> _Text shown_

+ + +

Smithey also spoke about the support provided by faculty and staff.

“I think that we are in a historic moment right now with the new administration. I think that there is wide concern among many faculty, staff and students because there are so many different fronts that are under threat at the moment … I counted at least 25 faculty and staff there. I think we should acknowledge that 20 minutes of sacrificing class time is not insignificant in a busy semester, and the fact that many faculty and staff turned out signaled support for the walk-out,” he said.

O’Hanlon asserted that it was imperative for the students and the college to take action in the wake of the new administration.

“As young people, we need to stand up for our futures, for communities around the world, and we need to call on our institution, Swarthmore, as an institution that espouses social justice values, to really stand with our generation, to stand with communities around the world, and to stand for basic science,” O’Hanlon asserted.

Eric Jensen, Professor of Astronomy, made a statement during the event which resonated with many participants, receiving the Swat-famous snaps of approval.

+ + +

Short web captions

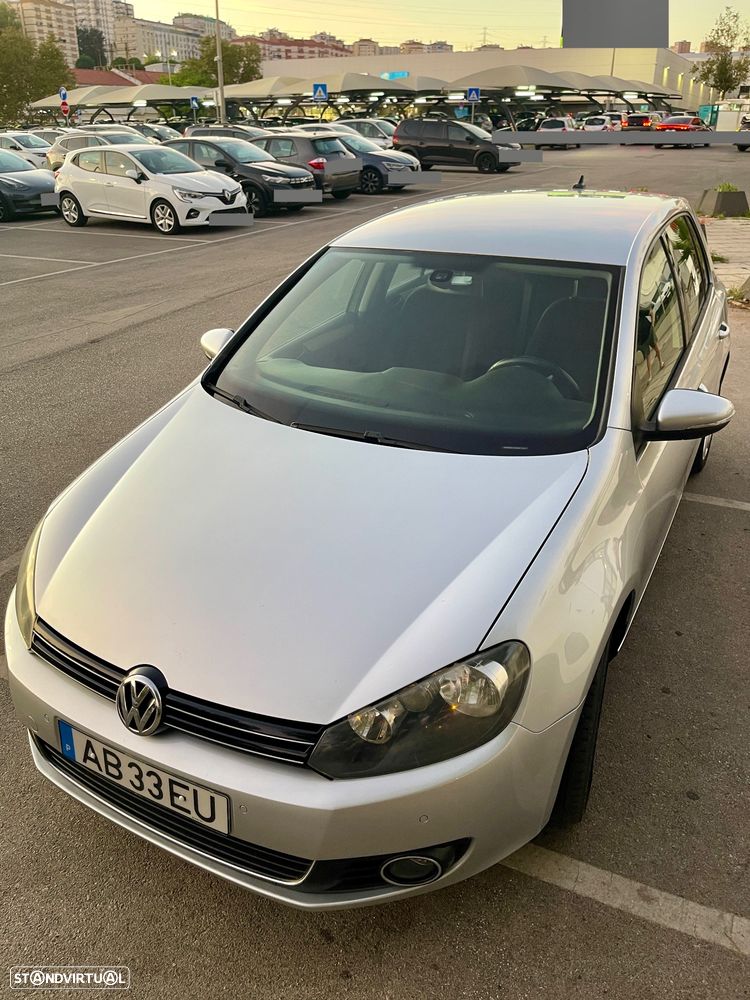 VW Golf 1.6 TDi DPF DSG Comfortline - 2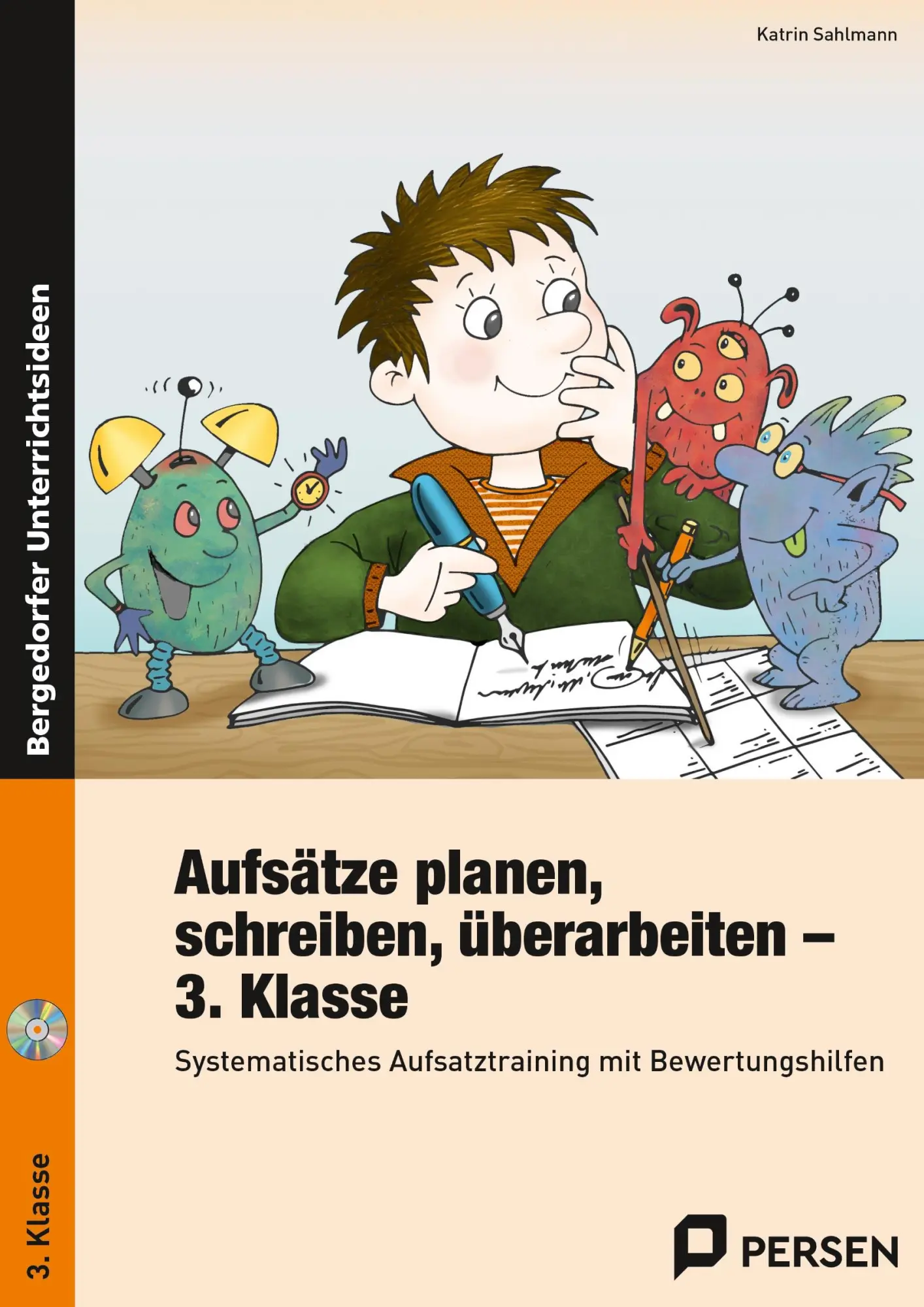 Cover: 9783403234104 | Aufsätze planen, schreiben, überarbeiten - Kl. 3 | Katrin Sahlmann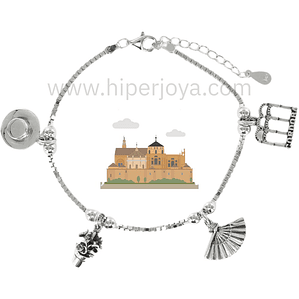 Pulsera de Córdoba plata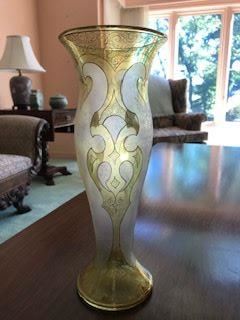 Honesdale Vase with original paper label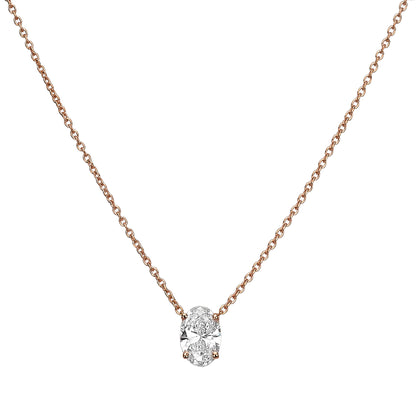 Oval necklace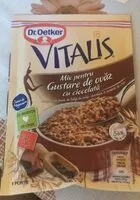 Mängden socker i mix pentru Gustare de ovaz cu ciocolata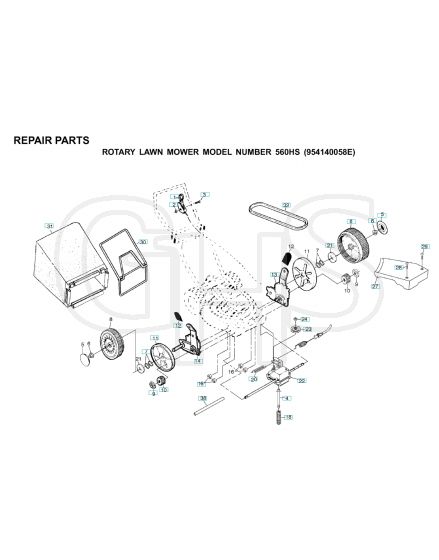 Husqvarna 560HS - Repair Parts 2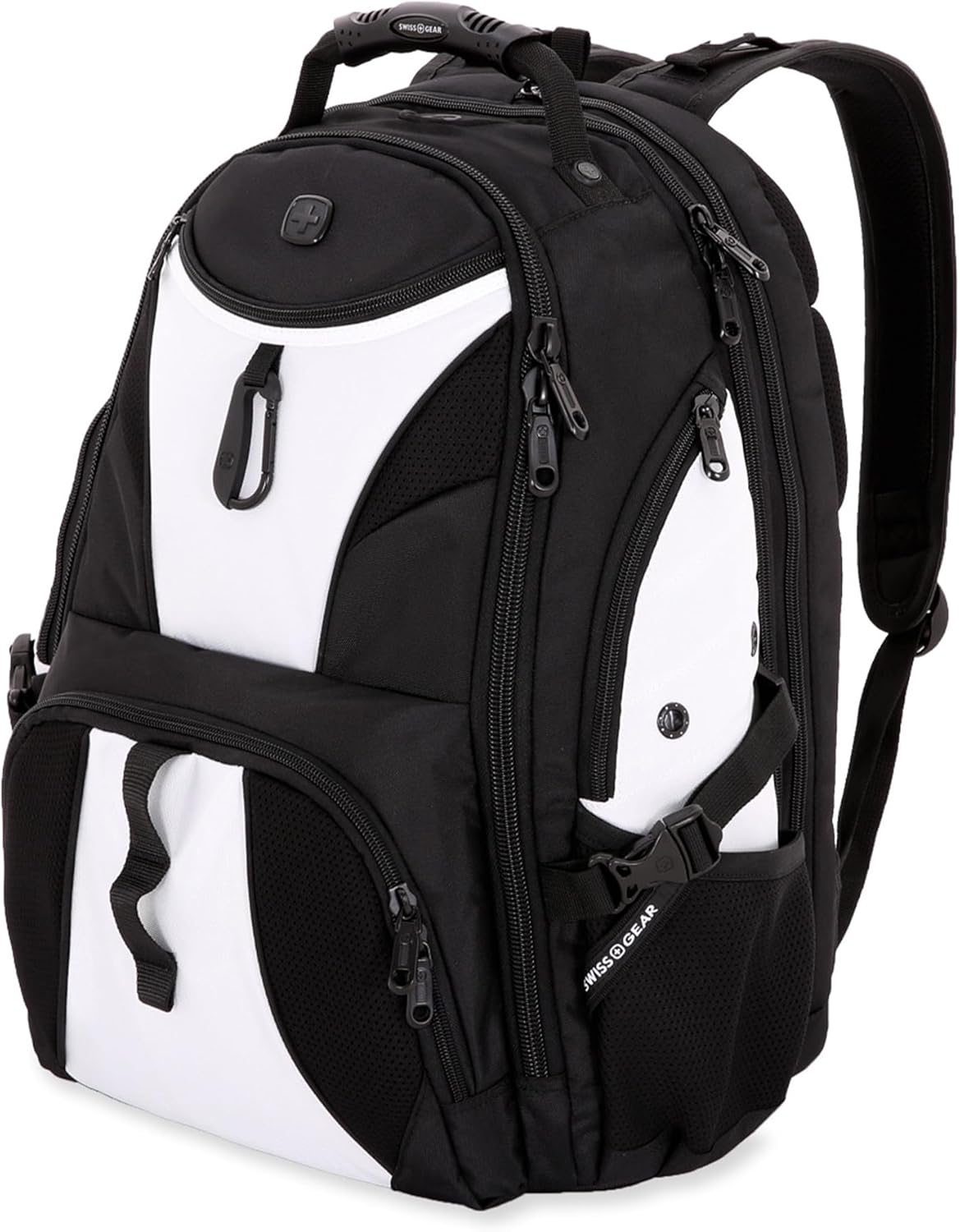 SwissGear 1900 Scansmart TSA - Mochila para portátil de 17 pulgadas...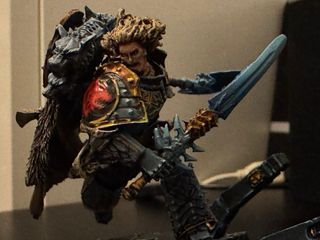 Warhammer Leman Russ Space Wolves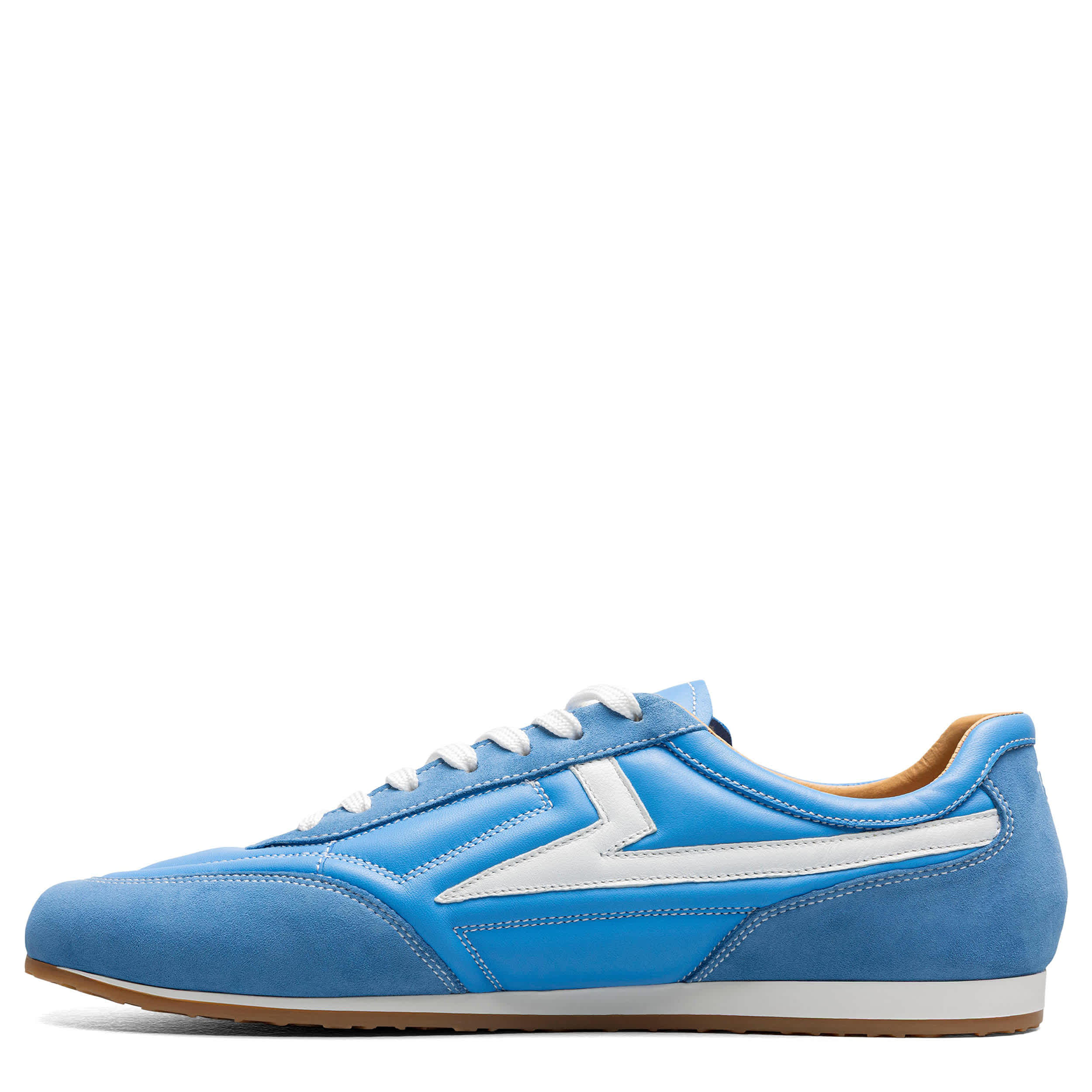STACY ADAMS-MENS ACTION 150 SPORT FASHION SNEAKERS-BLUE & 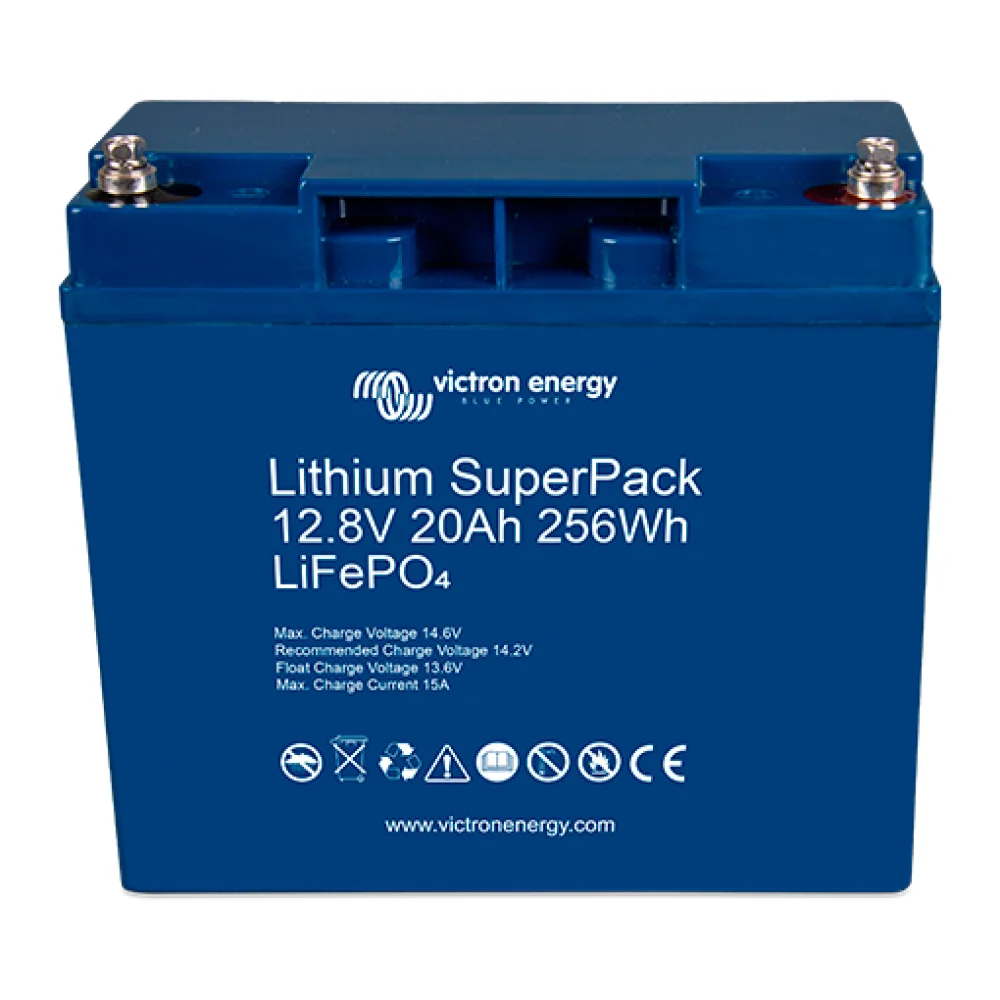 Bateria de lítio Victron Superpack 12.8V-20Ah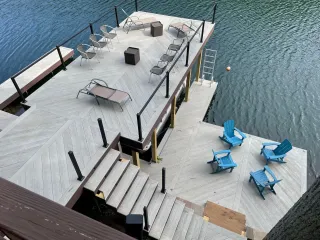 Terrassendielen aus Mineralfaser-Verbundstoff Terrassendielen aus Mineralfaser-Verbundstoff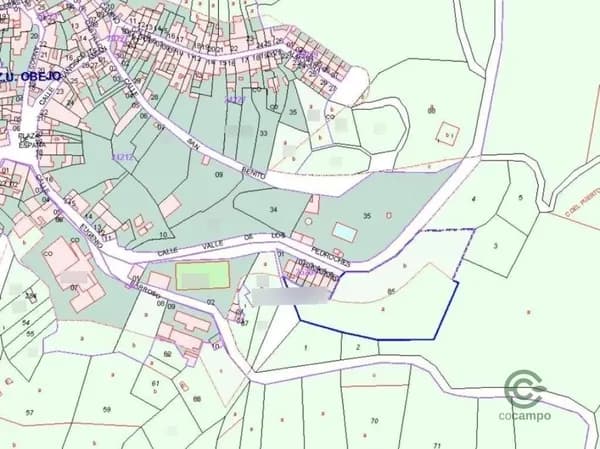 Finca rústica de 0,6502 ha en venta en Obejo, Cordoba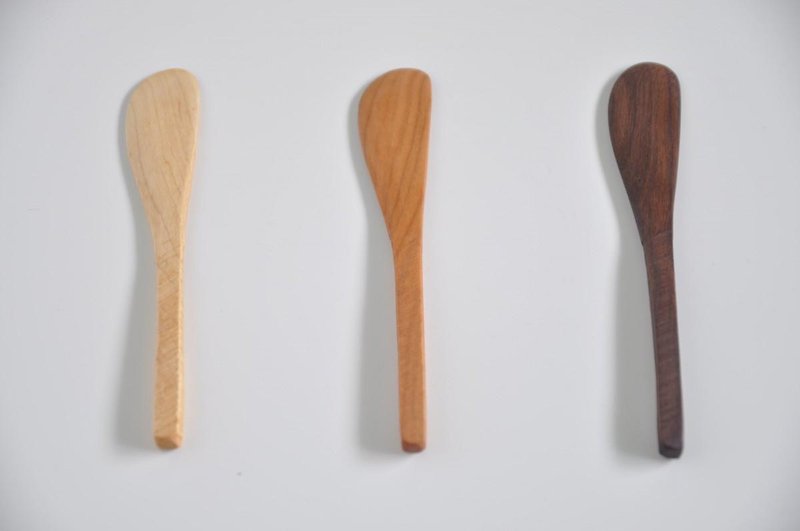ノコ目のバターナイフ - 箸・箸置き - 木製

+ + +

> _Brief_
Repeat word for word everything in the walk-out article from "O’Hanlon asserted that" down to "snaps of approval.".

> _Answer to the exercise_
O’Hanlon asserted that it was imperative for the students and the college to take action in the wake of the new administration.

“As young people, we need to stand up for our futures, for communities around the world, and we need to call on our institution, Swarthmore, as an institution that espouses social justice values, to really stand with our generation, to stand with communities around the world, and to stand for basic science,” O’Hanlon asserted.

Eric Jensen, Professor of Astronomy, made a statement during the event which resonated with many participants, receiving the Swat-famous snaps of approval.